A Kaiser Permanente Vacaville team was able to provide high-quality care partly because of trainings on emergency situations. Pictured above: On Feb. 26, the Castillo family reunited with the first responders and the medical center care team.
Pregnant with her fifth child — a girl — Renee Castillo of Vacaville thought she knew what to expect when she started having contractions and feeling pressure a few days before her due date.
“My whole pregnancy with her was very calm,” she said.
Castillo didn’t feel the urgency to go to the hospital just yet.
But that changed later in the day when Castillo’s water broke, and the umbilical cord started to come out.
“I knew that was bad, so I called the hospital labor and delivery unit,” Castillo said of first contacting the Kaiser Permanente Vacaville Medical Center.
She was told to call 911.
Castillo’s baby was suffering from cord prolapse — an obstetrical emergency that could have had severe and lasting effects on her baby if she didn’t deliver immediately.
A Baby Born
Vacaville Fire Department paramedic crew quickly responded, stabilized the laboring mom, and transported her to the Kaiser Permanente Vacaville Medical Center.

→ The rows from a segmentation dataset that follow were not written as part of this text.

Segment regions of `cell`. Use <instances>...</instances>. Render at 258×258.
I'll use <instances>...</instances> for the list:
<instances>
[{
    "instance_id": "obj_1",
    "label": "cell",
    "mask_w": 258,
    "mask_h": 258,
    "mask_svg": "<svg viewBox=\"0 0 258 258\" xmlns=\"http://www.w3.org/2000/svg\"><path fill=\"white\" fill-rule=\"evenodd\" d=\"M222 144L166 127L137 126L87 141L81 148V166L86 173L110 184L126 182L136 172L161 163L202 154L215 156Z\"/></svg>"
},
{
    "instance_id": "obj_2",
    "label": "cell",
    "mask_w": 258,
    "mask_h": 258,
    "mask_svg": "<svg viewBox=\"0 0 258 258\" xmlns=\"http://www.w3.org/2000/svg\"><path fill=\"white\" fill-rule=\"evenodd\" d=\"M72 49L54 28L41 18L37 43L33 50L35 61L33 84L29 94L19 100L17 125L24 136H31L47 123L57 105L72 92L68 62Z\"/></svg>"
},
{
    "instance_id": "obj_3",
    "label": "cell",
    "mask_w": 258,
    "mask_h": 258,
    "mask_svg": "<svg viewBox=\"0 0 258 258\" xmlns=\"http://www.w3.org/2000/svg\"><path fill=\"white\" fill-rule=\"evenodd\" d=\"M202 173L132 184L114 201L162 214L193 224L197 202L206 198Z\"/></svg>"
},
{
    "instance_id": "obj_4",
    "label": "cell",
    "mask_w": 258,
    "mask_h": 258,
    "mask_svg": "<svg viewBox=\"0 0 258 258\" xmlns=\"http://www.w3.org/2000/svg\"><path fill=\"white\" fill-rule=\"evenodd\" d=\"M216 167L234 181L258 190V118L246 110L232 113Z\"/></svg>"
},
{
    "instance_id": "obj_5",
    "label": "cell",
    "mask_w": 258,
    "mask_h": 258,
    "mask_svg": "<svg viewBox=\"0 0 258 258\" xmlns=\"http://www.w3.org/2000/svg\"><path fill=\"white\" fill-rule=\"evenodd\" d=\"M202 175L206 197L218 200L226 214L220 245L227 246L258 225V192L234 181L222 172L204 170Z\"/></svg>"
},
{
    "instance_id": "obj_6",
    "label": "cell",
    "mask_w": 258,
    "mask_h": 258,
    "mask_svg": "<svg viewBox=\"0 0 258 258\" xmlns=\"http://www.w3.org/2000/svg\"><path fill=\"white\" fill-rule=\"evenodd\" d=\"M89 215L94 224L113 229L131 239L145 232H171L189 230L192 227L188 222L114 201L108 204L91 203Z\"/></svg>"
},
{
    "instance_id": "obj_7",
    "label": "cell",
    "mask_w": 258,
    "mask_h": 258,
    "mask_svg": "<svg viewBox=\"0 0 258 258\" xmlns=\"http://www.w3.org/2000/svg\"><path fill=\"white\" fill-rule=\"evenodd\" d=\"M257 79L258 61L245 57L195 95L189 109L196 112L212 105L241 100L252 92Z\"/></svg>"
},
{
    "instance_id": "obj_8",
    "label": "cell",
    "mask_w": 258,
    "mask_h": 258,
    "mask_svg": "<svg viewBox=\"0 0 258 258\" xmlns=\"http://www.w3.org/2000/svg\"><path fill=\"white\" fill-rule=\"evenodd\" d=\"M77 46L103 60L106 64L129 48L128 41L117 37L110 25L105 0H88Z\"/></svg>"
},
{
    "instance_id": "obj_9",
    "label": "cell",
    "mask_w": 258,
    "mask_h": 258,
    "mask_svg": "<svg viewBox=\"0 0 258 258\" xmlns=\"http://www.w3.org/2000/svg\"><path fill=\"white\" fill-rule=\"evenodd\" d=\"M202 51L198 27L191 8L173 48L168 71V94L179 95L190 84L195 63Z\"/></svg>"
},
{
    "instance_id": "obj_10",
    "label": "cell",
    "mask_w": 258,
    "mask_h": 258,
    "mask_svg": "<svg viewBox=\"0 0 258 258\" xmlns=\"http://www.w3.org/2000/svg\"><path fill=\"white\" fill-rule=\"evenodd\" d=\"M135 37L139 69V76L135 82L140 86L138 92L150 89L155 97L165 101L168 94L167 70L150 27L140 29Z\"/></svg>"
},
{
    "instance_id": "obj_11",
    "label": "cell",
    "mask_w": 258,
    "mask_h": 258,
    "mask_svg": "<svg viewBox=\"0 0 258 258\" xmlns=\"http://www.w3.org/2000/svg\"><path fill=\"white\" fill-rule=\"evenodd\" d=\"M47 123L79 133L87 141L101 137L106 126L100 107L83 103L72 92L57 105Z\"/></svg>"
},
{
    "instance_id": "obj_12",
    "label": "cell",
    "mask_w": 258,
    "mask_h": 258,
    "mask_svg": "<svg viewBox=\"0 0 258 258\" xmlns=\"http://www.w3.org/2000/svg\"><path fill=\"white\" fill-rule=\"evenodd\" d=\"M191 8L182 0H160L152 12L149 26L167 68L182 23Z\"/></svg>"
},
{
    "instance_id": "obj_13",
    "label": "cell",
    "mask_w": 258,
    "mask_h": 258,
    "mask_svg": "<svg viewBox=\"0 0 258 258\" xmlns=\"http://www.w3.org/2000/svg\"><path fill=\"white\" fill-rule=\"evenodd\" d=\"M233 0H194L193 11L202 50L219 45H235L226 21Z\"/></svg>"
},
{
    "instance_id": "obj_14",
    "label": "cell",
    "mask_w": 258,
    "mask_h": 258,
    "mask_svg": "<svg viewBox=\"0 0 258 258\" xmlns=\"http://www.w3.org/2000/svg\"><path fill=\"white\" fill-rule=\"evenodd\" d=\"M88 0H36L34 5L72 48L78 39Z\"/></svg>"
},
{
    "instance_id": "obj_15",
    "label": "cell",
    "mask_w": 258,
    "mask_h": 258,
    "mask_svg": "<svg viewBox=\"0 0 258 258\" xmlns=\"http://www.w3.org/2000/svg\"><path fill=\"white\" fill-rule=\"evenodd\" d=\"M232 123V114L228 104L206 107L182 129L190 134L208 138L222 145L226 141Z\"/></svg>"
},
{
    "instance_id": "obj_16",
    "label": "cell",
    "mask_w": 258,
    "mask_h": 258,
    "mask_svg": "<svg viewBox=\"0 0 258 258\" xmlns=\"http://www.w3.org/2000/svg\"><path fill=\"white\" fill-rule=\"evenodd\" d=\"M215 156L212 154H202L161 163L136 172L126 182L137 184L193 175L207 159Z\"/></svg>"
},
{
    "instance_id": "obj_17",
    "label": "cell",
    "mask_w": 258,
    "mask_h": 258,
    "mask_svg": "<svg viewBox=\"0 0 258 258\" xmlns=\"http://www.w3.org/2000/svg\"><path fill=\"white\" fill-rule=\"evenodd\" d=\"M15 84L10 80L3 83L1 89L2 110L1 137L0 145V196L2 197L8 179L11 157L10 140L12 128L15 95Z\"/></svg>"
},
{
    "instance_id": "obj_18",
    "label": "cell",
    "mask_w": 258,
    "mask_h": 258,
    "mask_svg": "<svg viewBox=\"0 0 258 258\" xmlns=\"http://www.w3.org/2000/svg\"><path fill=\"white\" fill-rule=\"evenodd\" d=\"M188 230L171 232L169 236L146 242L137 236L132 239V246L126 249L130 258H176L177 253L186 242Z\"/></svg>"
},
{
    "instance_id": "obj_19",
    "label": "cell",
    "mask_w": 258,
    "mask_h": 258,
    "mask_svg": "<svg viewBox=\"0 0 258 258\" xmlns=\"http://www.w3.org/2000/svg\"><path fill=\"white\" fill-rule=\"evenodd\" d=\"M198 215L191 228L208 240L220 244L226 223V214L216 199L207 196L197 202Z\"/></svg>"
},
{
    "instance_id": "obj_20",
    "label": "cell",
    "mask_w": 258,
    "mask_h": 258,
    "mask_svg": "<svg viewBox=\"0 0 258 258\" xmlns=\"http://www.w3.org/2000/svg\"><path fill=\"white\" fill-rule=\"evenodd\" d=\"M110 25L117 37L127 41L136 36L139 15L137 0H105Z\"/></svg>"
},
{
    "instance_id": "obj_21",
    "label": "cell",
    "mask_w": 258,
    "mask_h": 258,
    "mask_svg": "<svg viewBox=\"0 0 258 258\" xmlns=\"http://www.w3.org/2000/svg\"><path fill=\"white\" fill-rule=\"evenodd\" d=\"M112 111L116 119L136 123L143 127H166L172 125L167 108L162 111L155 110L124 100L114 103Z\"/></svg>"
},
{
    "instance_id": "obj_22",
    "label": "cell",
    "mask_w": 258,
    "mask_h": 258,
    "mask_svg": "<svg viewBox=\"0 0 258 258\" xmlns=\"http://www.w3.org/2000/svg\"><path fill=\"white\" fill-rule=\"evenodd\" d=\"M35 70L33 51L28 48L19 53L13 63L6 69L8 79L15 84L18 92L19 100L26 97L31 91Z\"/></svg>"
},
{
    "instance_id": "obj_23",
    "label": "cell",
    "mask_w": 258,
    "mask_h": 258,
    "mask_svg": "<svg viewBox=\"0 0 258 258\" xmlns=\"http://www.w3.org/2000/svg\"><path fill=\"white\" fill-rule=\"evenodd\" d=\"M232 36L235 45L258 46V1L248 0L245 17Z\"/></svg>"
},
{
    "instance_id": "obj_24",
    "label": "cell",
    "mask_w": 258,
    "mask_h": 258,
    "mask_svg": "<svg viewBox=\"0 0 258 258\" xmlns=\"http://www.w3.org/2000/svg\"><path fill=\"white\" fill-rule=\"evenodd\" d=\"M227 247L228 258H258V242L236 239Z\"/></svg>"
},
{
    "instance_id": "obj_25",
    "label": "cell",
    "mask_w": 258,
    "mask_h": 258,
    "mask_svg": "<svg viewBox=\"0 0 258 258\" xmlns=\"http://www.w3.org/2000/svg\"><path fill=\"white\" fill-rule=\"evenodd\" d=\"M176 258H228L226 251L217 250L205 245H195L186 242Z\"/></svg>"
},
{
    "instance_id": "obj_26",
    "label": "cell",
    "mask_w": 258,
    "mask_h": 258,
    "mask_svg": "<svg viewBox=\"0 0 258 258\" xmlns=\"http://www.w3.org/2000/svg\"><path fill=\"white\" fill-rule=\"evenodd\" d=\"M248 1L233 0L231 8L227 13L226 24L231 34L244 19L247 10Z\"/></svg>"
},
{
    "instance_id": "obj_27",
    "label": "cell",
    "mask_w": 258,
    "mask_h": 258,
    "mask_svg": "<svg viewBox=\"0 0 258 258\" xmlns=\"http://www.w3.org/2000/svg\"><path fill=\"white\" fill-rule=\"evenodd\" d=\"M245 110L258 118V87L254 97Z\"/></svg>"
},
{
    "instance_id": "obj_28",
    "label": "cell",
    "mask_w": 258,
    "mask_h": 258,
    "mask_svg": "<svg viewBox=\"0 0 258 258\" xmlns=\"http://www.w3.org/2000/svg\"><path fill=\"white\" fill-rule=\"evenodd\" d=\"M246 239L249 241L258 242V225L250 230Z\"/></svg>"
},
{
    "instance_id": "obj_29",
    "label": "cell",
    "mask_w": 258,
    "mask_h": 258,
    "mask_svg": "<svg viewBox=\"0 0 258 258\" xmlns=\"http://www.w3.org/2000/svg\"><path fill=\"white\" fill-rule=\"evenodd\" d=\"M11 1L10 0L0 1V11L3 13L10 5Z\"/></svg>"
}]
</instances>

Waiting for her at the Emergency Room ambulance entrance was a team that included an obstetrician, a certified nurse midwife, a pediatrician, nurses, technicians, an anesthesiologist, and a respiratory therapist.
“I’ve been a labor and delivery nurse for 15 years, and I have never seen (cord prolapse) in my career,” said Alison Landis, RN, an assistant nurse manager who advised Castillo when she called the unit.
While this condition is rare, the team was prepared to care for her because of ongoing simulation training that readies them for emergencies such as Castillo’s.
“Everyone knew their roles, and there was no panic,” said 41-year Neonatal Intensive Care Unit (NICU) nurse Chris Samayoa, RN.
Within minutes, Castillo had an emergency Cesarean section. Baby Isabel Castillo was born just two minutes later.
But she wasn’t breathing.
Isabel was resuscitated and put on a ventilator. She also suffered from seizures and received a blood transfusion, according to newspaper reports.
There was concern about brain damage because there may have been a lack of oxygen to Isabel’s brain, said pediatrician Danette Lebaron, MD.
But the team had a plan.
“Studies show cooling the brain for 72 hours after an injury improves neurological outcomes,” said Dr. Lebaron.
The team cooled Isabel’s body to 93 degrees, more than five degrees below the normal body temperature of 98.6 degrees.
As that process began, Isabel was transferred to the NICU at the Kaiser Permanente Roseville Medical Center for specialized treatment and monitoring.
A Happy Ending
After 11 days in the hospital — and, most important, no sign of brain damage — Isabel was discharged.
“We were at the mercy of the unknown,” said Castillo, who credits the Kaiser Permanente team with saving her daughter.
From the field to the hospital, more than 50 people were involved in Isabel’s birth, 10 times more personnel than a delivery without complications.
“Everyone was at the right place, at the right time, doing exactly what they were supposed to be doing,” Castillo recalled.
Samayoa remains amazed at the positive outcome. “It was a miracle,” said the NICU nurse. “It makes me want to be a nurse for another 41 years.”